Re: [PATCH 4/6] introduce a commit metapack

Jeff King <peff@xxxxxxxx> · Wed, 30 Jan 2013 02:07:34 -0500

On Tue, Jan 29, 2013 at 09:38:10AM -0800, Junio C Hamano wrote:

> Jeff King <peff@xxxxxxxx> writes:
> 
> > +int commit_metapack(unsigned char *sha1,
> > +		    uint32_t *timestamp,
> > +		    unsigned char **tree,
> > +		    unsigned char **parent1,
> > +		    unsigned char **parent2)
> > +{
> > +	struct commit_metapack *p;
> > +
> > +	prepare_commit_metapacks();
> > +	for (p = commit_metapacks; p; p = p->next) {
> > +		unsigned char *data;
> > +		int pos = sha1_entry_pos(p->index, 20, 0, 0, p->nr, p->nr, sha1);
> 
> This is a tangent, but isn't it about time to rip out the check for
> GIT_USE_LOOKUP in find_pack_entry_one(), I wonder.
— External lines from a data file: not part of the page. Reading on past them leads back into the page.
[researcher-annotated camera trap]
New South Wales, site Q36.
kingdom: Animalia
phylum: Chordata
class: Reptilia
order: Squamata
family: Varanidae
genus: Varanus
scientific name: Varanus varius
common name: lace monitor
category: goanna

Rip it out and always use sha1_entry_pos, or rip it out and never use
it? I have never been able to measure any speedup from it; I just use it
here to avoid rewriting the binary search myself. I do not think there
is any disadvantage to using it, so I'd be in favor of just
standardizing on it for any sha1 binary searches.

> These cached properties of a single commit will not change no matter
> which pack it appears in, and it feels logically wrong, especially
> when you record these object names in the full SHA-1 form, to tie a
> "commit metapack" to a pack.  Logically there needs only one commit
> metapack that describes all the commits known to the repository when
> the metapack was created.

True. I had originally envisioned it as tied to the packfile to help
manage the lifecycle. You know you need to generate a metapack for some
objects when they get packed, and you know you can throw it away when
the associated pack goes away. And it means you can verify the integrity
of the metapack by matching it to a particular packfile.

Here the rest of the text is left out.